**Written task A**. In the post on Ohio's 2005 Tax Reduction Act, how much additional yearly revenue did Schiller say reinstating the 7.5% top rate on incomes over $200,000 would bring in?
**Written task B**. Pick up the post on reinstating Ohio's top income tax rate and continue it from the point where it stops.

**Given passage**.

How Much Revenue Would Ohio Gain, If Ohio’s 2005 Tax Reduction Act Was Rescinded For Top Incomes?

I received a prompt reply from Zach Schiller to the e-mail I sent to him yesterday as reported — Question For Policy Matters Ohio, Zach Schiller: Was Tax Data Used In Your DDN Article Incorrect?

Schiller had written in a DDN article that if Ohio’s 2005 Tax Reduction Law was modified, to reinstate the top income tax rate of 7.5% on incomes over $200,000, that Ohio would gain $375 million each year in additional revenue. I objected to this statement because I’ve been posting that that correct amount of additional revenue would much more than $375 million. I estimated the amount of reduction to be $572 million — if the top rate was applied to incomes over $340,000

I’ve written a number of posts that used the Ohio Policy statistic that incomes in excess of $340,000 received 26% of the total of tax reductions of $2.2 billion ($572 million).

Schiller pointed out my mistake. When the top rate of 7.5% is reinstated on incomes over $200,000, the Tax Reduction Act still applies to incomes less than $200,000 and these incomes will still get a 21% decrease in tax. Someone earning $250,000, for example, would pay additional tax only on the $50,000. Reinstating the top 7.5% rate would mean that for every $10,000 of income over $200,000 an additional tax of $157.50 would be required. If the 7.5% tax was reinstated, a taxable income of $250,000 would need to pay $788 in additional Ohio taxes.

In my new e-mail to Schiller, I ask for an explanation for how the $375 million was calculated. My estimate was much too large, but, it seems to me Schiller’s number is too small.  Based on an earlier Policy Matters article (p. 6 chart), it still seems to me that the accurate amount should be much greater than $375 million. I’m wondering if I’m making some other dumb mistake.  Here is the e-mail that explains my reasoning:

Zach, thanks for the reply.  You point out that in my thinking I made a fundamental error. According to Honeck’s chart, the top 1% of incomes received 26% of  the total tax reduction of $2.2 billion or $572 million.   My error was that I didn’t account for the fact that if the top rate of 7.5% for incomes in excess of $200,000 would be reinstated, then, of course this top 1% of incomes — incomes in excess of $339,000 — according to the 2005 Tax Reduction Act, would still have taxes on the first $200,000 reduced by 21%.

**Information provided**.

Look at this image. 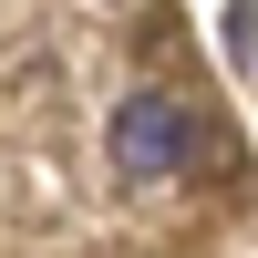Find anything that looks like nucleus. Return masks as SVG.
<instances>
[{
    "mask_svg": "<svg viewBox=\"0 0 258 258\" xmlns=\"http://www.w3.org/2000/svg\"><path fill=\"white\" fill-rule=\"evenodd\" d=\"M103 145H114L124 176H176V165L197 155V114H186L176 93H124L114 124H103Z\"/></svg>",
    "mask_w": 258,
    "mask_h": 258,
    "instance_id": "f257e3e1",
    "label": "nucleus"
}]
</instances>
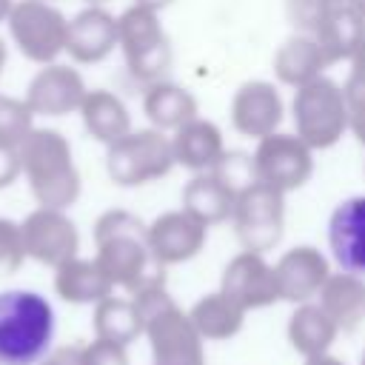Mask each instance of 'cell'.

**Task result A**. $375 million each year.

**Task result B**.
But, it seems to me that Honeck’s chart indicates that if the 7.5% top rate would be reinstated on incomes in excess of $200,000, then a lot more than $375 million would be recouped.

Look at only that top 1% of incomes.  According to Honeck, this group starts at incomes of $339,000 and the average income for this group is $890,000.  If the top rate of 7.5% were reinstated only for this group, then, on average, the new tax would be .075 x (890,000 – 339,000) = $41,325.  The 2005 Tax Reduction Act reduced this by 21% or $8678.   So reinstating the 7.5% top rate would mean that, on average, $8678 of the  $10,273 current average tax savings for these top incomes (Honeck’s chart) — 84.5% —  would be recouped.

If 84.5% of the tax reduction for incomes in excess of $339,000 is recouped, then, according to the above, this would amount to 84.5% of $572 million or $483 million.

I think a good recommendation to the State Assembly would be that a new tax bracket be made that would reinstate the 7.5% tax rate for only this top 1% group.  The public would be much more willing to reinstate the 7.5% top rate on incomes in excess of $340,000, rather than reinstating it on all incomes in excess of $200,000.

If the 7.5% top rate would be reinstated on taxable incomes in excess of $200,000, rather than $339,000, according to Honeck’s chart, according to the reasoning above, the amount recouped would be much more than the $375 million that you cite.    (I don’t have the data to calculate how much would be recouped on incomes from $200,000 to $339,000.)

Any enlightenment you can give to all of this will be appreciated.  Thanks.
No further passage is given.